When I was a kid, maybe eight or nine, I discovered rap music.
My grandparents lived in Albuquerque at the time, and my family in California, so a couple of weeks out of the year, our parents would take my brother and me on long car rides across the American Southwest.
Yeah. You want to talk excitement for a kid of that age…almost twelve hours of blurry landscape outside of the car window. Of course, iDevices were still a twinkle in Steve Jobs’s eye and we didn’t yet have a Nintendo Gameboy (I think that came a couple of Christmases later).
So how did I pass the time?
A black Sony Walkman, headphones with fuzzy orange earmuffs, and a Ziploc bag that I could never close because it held so many tapes.
It wasn’t all hip-hop, but the majority of it was. Run DMC, The Fat Boys, Ice T, Sir Mix-a-Lot, Public Enemy… I often wonder how my parents never confiscated half of my albums. I was fascinated with the drum machines, the guitar samples, and of course the variety of lyrical flow. At any given moment, it could have been Biz Markie, KRS One, or supergroup UTFO pumping into my ears. There was a style to fit every mood.
As I got older, my musical tastes branched out, but when I entered junior high and high school, my dad and I began spending a lot of time together watching science-fiction TV shows and movies. If memory serves, every Wednesday night, we’d sit down on the floor with a large paper sack filled with salted popcorn and blocks of sharp cheddar (sounds weird, I know, but try it) and catch the latest episode of Star Trek: The Next Generation. This carried over to Babylon 5, ST: Deep Space Nine, ST: Voyager, and so on.
I only occasionally listen to rap these days, but I still find myself mindlessly reciting the lyrics of Slick Rick’s (known then as MC Ricky D) and Doug E. Fresh’s La-Di-Da-Di. And when I visit my parents, my dad and I will usually catch whatever sci-fi flick is playing at the local theater, buckets of salted popcorn in our laps. Unfortunately, the theater industry hasn’t caught on to selling blocks of cheese as a condiment.
All of this to say such cumulative experience is pumping through my veins, alive and well, the confluence of which brought you yesterday’s story. Also, I wanted to show that I’m not always such a serious guy!

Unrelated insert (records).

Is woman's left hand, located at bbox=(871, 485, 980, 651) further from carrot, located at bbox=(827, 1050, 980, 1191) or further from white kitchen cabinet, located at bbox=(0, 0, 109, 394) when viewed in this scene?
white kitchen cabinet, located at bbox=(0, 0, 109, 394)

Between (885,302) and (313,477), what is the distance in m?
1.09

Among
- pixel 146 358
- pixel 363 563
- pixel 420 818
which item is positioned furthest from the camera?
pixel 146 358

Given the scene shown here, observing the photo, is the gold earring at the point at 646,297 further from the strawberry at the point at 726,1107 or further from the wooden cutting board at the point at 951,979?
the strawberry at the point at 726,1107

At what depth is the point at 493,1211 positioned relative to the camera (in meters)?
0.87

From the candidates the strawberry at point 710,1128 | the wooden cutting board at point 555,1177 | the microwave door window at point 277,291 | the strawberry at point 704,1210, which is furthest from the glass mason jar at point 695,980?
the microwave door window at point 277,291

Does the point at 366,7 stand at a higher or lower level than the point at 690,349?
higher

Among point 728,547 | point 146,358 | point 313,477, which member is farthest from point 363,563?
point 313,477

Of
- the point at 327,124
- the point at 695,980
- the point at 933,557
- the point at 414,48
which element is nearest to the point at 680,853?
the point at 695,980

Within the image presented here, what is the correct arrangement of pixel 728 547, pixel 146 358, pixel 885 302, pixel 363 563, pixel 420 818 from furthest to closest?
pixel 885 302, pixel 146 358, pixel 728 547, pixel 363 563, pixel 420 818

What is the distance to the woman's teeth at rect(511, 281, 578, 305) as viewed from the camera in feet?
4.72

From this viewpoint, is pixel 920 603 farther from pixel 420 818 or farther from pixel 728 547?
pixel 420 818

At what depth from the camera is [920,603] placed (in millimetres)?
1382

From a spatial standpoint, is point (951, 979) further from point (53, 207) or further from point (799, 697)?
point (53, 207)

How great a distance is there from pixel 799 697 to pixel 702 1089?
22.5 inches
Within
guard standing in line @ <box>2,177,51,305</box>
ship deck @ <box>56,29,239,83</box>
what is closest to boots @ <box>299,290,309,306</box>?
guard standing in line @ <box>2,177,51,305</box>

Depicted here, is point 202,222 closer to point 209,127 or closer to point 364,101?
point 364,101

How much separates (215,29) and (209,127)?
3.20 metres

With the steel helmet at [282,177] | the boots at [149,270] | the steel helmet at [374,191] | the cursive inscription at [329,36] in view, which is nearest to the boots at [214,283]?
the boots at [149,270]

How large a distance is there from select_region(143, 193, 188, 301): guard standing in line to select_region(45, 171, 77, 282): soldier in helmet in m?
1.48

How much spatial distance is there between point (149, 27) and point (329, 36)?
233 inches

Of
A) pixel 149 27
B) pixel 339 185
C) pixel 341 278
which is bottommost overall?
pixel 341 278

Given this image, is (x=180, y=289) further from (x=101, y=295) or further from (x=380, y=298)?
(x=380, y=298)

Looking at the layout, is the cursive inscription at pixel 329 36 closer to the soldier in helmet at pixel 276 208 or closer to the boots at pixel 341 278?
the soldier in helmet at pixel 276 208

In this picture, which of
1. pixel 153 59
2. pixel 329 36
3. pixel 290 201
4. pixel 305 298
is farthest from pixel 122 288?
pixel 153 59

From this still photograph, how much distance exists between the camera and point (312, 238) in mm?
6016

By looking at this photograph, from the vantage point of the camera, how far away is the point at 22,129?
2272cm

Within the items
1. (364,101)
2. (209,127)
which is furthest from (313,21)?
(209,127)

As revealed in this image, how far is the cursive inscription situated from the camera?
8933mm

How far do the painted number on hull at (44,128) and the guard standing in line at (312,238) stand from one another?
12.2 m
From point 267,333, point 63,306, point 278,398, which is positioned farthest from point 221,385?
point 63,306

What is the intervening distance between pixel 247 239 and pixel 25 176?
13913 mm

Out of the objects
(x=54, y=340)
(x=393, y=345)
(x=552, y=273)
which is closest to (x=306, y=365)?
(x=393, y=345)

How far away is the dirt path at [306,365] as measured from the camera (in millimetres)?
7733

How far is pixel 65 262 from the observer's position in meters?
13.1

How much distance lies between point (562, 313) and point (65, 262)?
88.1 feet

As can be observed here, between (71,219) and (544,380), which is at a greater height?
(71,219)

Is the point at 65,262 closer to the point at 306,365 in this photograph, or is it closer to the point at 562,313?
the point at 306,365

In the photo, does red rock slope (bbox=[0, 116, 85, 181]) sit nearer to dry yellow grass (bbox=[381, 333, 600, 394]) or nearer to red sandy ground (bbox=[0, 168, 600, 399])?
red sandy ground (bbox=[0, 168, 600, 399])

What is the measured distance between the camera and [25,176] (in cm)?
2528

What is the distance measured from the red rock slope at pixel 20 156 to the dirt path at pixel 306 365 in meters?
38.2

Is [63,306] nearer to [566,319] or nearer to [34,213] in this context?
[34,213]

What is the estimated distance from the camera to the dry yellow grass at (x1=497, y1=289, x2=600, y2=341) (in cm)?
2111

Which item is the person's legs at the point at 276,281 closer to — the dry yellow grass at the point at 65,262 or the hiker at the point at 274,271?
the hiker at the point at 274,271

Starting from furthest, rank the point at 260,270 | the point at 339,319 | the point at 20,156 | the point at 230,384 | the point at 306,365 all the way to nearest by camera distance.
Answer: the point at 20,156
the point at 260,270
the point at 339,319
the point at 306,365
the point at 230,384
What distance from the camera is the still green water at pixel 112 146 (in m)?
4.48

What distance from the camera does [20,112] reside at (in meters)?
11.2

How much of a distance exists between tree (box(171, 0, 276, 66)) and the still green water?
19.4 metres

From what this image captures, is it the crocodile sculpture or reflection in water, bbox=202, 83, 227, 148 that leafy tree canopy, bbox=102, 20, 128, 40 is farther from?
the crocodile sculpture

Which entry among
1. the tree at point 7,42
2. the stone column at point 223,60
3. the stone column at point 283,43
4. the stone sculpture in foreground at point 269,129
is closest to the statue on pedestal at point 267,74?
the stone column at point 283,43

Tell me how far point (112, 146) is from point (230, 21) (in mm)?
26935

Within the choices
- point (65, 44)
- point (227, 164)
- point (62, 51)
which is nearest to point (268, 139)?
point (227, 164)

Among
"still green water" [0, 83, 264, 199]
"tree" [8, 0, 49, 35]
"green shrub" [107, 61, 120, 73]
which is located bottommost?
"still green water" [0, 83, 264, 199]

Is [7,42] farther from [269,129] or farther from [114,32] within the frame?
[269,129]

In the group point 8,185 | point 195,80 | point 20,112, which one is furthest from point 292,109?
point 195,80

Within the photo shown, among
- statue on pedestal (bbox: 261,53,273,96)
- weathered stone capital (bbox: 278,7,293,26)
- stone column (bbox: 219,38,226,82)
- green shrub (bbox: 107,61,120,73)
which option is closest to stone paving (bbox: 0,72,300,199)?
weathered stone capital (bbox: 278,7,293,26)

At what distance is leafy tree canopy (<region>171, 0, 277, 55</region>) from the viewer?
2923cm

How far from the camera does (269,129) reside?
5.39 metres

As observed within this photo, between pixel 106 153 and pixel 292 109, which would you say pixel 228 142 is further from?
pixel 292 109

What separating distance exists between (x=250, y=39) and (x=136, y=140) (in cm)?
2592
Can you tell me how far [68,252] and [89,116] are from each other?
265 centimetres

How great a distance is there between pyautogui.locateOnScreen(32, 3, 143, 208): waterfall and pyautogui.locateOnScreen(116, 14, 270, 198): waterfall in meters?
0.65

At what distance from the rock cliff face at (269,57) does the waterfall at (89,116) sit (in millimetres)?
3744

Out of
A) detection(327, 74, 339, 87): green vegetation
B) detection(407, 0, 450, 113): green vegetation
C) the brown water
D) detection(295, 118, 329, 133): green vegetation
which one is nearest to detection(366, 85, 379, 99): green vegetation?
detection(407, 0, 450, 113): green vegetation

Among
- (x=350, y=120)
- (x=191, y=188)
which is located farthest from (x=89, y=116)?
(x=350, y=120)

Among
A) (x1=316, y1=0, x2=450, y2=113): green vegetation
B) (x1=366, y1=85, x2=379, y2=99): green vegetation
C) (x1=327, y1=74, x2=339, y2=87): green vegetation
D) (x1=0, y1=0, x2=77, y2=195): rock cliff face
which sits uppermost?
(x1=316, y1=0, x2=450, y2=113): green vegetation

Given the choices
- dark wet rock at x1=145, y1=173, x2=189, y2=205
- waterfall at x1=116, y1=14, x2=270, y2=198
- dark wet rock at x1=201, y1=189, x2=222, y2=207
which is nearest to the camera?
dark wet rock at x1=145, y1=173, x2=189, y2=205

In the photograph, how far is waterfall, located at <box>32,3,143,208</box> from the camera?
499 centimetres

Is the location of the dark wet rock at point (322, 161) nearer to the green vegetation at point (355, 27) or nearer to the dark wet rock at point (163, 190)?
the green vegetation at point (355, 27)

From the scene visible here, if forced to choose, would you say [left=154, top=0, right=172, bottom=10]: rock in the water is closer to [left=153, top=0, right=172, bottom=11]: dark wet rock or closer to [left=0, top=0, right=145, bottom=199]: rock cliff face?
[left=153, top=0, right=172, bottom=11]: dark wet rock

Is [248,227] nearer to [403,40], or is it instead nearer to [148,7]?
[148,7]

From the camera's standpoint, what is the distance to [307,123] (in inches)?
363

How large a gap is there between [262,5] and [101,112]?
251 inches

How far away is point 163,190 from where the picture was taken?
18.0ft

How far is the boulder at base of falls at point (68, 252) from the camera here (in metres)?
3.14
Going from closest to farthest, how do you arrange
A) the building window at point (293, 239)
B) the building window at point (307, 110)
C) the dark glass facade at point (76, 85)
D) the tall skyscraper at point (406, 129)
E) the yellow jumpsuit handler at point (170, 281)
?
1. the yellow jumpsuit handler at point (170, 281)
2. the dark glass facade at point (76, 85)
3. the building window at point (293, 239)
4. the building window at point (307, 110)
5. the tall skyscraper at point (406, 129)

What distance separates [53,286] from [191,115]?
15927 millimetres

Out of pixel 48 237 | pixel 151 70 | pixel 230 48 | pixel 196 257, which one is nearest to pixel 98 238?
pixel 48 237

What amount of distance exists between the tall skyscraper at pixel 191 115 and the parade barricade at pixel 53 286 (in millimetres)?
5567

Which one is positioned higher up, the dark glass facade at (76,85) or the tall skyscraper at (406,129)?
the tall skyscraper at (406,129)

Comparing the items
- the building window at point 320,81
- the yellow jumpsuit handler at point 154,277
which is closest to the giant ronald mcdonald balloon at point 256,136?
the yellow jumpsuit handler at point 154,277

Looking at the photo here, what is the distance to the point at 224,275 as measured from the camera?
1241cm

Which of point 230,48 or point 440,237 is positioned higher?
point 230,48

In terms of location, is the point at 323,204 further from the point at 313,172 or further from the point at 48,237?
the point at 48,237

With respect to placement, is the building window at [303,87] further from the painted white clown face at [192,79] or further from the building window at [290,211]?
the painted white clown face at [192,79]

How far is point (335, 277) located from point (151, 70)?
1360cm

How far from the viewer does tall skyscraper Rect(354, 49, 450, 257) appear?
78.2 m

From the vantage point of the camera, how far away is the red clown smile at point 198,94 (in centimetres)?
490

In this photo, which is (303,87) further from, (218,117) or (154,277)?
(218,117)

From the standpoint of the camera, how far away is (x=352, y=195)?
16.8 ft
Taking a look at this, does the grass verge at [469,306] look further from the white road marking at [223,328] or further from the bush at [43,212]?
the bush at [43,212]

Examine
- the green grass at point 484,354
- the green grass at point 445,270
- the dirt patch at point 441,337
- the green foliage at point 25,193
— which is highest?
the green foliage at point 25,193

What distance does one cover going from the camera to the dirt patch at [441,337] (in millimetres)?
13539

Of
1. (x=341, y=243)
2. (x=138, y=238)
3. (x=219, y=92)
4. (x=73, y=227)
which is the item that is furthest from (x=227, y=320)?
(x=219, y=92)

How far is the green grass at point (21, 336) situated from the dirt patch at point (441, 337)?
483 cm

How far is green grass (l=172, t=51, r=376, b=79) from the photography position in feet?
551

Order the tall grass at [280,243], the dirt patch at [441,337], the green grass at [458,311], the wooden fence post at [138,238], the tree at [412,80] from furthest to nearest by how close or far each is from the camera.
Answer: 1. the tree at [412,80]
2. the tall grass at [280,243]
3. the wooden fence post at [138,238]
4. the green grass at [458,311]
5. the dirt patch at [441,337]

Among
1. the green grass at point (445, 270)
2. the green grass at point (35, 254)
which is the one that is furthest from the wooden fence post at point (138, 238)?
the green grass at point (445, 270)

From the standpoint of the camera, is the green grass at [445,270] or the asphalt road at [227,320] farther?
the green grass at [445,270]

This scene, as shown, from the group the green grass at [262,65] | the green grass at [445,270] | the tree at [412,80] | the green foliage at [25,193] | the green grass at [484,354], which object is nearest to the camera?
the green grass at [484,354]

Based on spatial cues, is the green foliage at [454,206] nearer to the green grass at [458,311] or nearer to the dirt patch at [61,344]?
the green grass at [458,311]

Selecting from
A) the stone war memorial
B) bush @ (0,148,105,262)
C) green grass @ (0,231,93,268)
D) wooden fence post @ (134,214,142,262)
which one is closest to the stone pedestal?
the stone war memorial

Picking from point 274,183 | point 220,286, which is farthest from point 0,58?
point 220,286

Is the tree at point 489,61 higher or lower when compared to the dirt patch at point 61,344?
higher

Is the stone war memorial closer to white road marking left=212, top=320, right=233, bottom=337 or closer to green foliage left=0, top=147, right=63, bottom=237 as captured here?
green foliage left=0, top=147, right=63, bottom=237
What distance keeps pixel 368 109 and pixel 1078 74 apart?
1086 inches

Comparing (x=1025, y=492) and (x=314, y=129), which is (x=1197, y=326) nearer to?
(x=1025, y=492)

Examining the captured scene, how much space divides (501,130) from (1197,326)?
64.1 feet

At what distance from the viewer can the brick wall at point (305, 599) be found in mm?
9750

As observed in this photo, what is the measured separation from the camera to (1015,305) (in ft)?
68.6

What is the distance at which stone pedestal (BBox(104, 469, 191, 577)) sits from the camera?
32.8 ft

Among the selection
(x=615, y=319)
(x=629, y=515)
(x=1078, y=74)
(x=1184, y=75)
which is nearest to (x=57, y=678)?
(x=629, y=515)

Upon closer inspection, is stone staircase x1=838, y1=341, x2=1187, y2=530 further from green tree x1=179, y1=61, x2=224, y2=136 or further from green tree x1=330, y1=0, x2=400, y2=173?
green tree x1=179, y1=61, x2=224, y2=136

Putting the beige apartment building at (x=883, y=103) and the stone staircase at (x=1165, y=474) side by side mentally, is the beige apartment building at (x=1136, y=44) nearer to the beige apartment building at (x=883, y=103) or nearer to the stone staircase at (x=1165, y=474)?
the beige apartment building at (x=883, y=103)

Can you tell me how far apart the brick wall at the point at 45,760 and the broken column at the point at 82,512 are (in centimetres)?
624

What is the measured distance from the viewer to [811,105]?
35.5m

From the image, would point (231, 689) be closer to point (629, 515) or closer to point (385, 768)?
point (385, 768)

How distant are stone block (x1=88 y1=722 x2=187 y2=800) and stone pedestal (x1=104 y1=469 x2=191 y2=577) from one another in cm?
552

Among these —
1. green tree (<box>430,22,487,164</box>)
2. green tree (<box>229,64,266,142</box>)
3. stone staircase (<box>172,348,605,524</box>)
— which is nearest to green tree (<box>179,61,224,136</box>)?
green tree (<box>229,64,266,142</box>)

Now, an excerpt from the Obvious Files: You’ll notice that I didn’t complete my story this past week. I chalk this up to two things:
- Quite simply, I ran out of time. Now, I know I just got done preaching about the importance of making time. Let this be a lesson to you kids. I prioritized other things when I should have been more focused. So, lucky for me, I made the unconscious decision to deliver 52 stories in 52 weeks, not 1 story a week, for 52 weeks. That’s right. I’m still planning to hit that 52 by the end of the year, but now I have to squeeze it in somewhere.
- I didn’t plan this well enough. I really winged this one and though I think I mostly benefited from that, it shows that I didn’t have the idea scoped to fit a shorter narrative. You know, maybe it’s a good thing? I know I put constraints on myself to make these short stories, but sometimes happy accidents are happy indeed.
Oh, well. Life’s rough. But I’m having so much fun writing this story, I’m excited to see where my other influences conflue(?!).
How about you? Do you so visibly see your own life-experiences seeping into your creative work?
P.S. The story process post is forthcoming, but I won’t put it up until I’ve actually, you know, completed the process.